TO DO: Your answer should be one number: the count of lines in these entries that hold the word "recaptcha".

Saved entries
══════

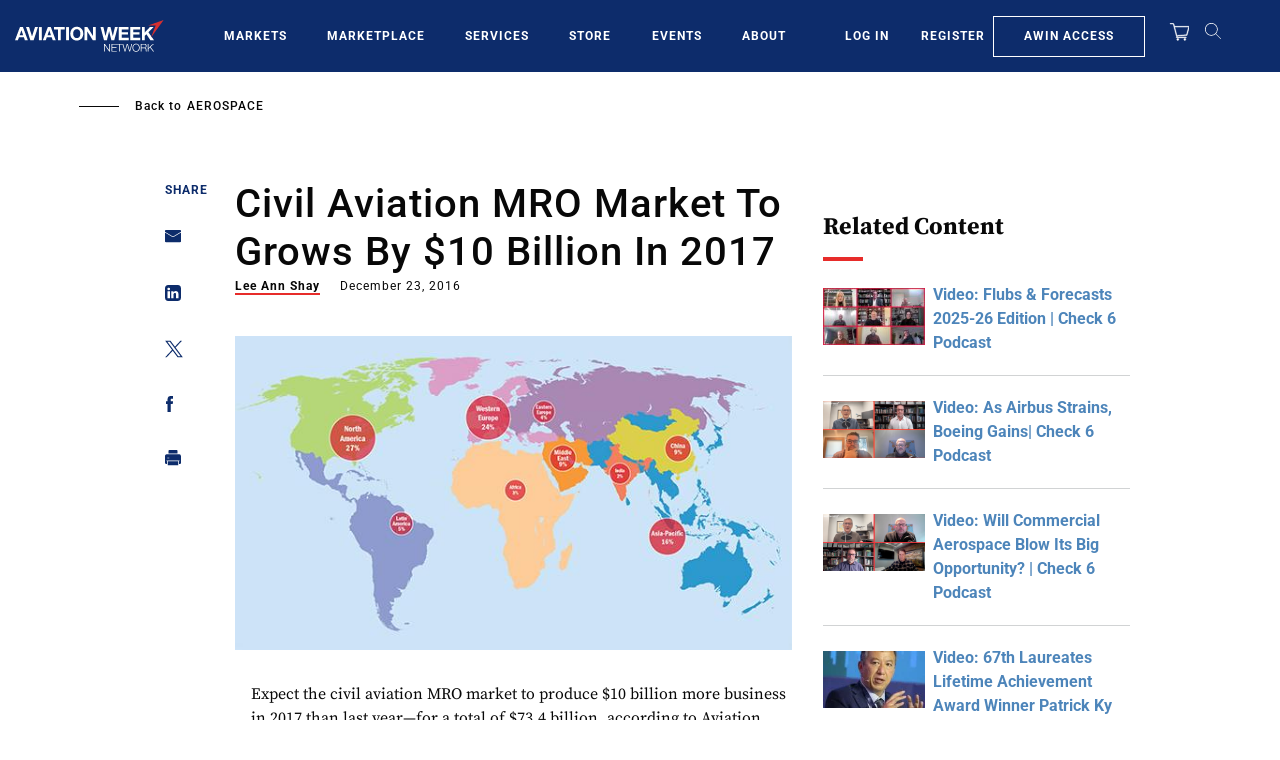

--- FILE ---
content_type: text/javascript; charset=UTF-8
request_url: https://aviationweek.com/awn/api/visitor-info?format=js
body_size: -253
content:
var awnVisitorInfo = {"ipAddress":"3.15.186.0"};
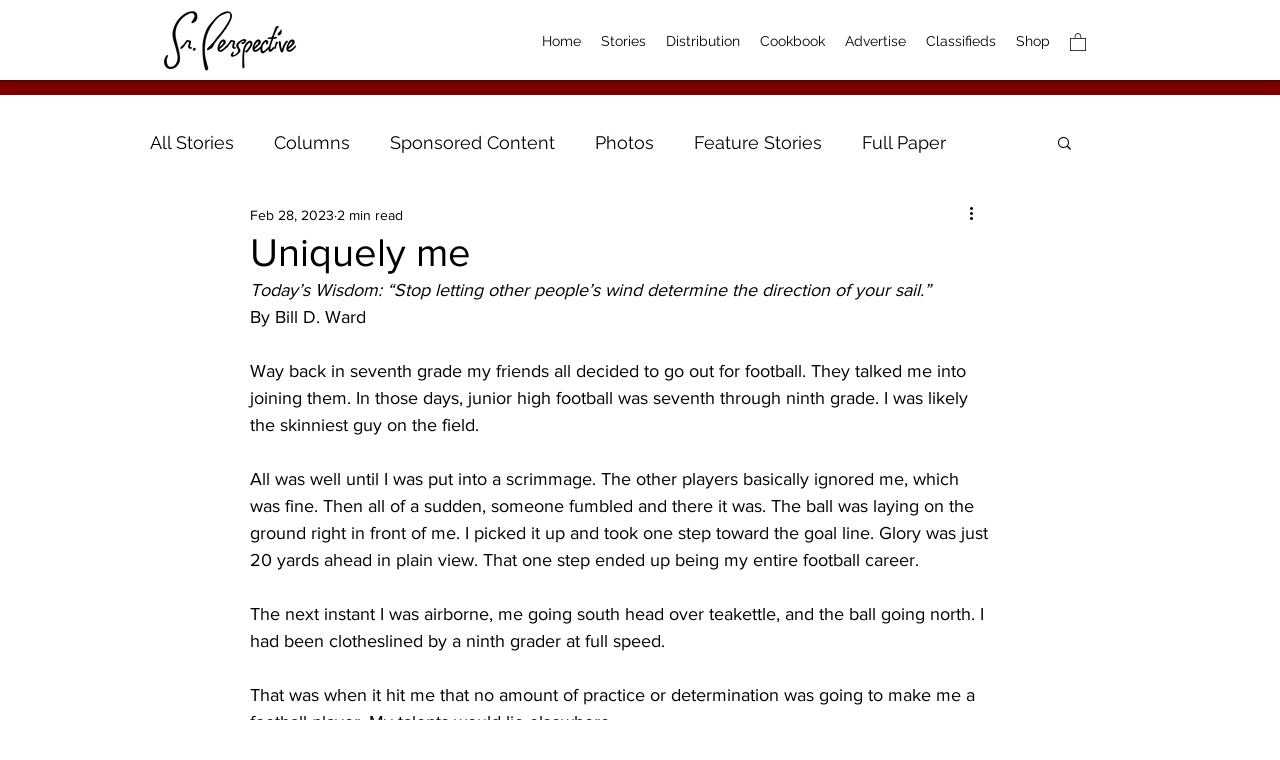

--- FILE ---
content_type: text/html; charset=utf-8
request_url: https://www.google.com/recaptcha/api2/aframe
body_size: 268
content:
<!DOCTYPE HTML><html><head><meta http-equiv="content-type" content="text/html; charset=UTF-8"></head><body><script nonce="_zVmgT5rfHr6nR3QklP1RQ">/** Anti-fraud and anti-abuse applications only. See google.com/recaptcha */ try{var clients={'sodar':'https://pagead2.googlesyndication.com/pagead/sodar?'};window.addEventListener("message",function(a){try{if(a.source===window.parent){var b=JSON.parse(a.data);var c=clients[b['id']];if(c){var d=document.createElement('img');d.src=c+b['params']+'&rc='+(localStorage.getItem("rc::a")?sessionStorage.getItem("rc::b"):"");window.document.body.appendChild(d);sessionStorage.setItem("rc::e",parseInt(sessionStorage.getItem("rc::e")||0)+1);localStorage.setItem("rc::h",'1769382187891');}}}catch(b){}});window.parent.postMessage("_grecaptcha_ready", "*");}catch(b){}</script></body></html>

══════

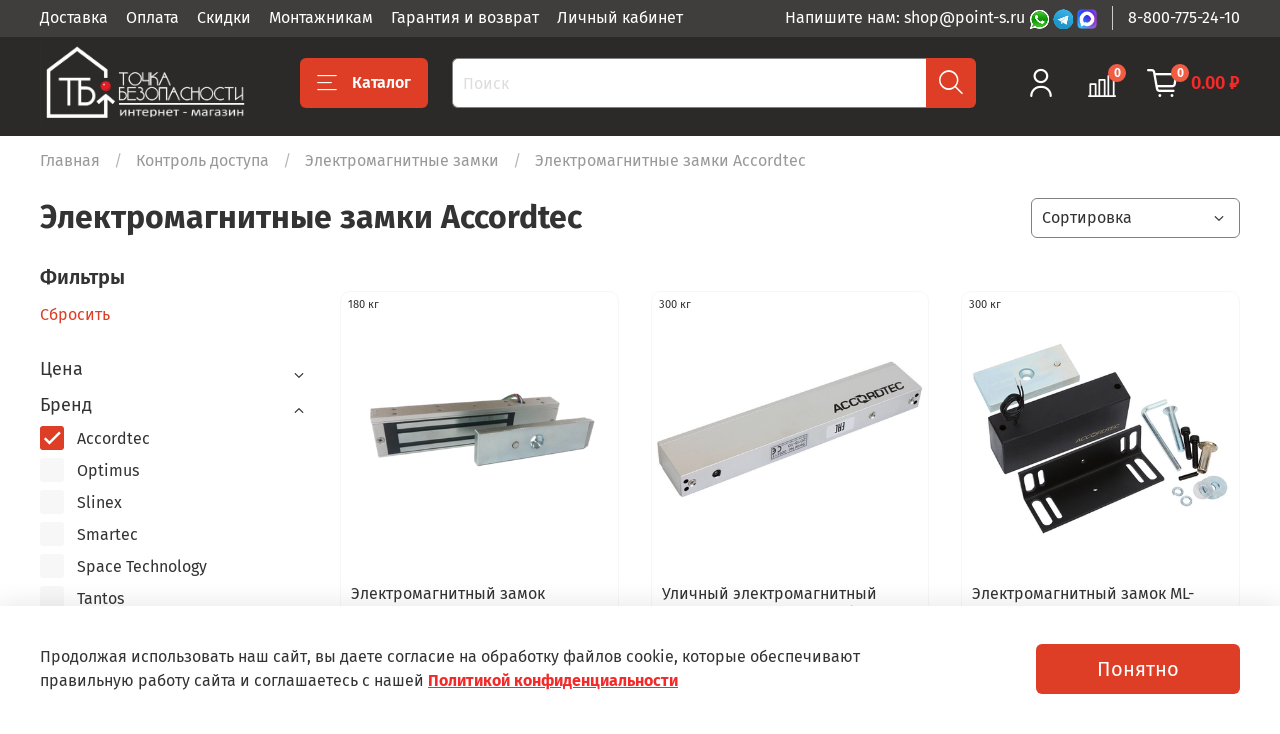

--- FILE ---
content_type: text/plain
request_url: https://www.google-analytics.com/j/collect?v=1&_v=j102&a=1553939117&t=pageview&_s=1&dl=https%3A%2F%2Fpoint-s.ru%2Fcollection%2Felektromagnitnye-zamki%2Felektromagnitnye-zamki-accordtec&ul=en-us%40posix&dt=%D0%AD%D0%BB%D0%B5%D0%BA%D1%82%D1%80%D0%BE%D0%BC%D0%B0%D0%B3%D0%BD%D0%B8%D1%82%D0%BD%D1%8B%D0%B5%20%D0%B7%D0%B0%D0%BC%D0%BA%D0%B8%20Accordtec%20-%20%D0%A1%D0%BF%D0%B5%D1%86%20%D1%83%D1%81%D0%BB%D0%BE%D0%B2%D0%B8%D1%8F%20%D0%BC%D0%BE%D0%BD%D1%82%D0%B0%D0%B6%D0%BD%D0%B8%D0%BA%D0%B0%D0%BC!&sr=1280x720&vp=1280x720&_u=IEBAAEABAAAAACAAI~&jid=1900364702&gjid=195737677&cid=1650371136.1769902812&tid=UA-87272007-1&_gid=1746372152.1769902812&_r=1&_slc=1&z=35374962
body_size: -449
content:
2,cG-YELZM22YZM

══════

PROBLEM SOLUTION: 2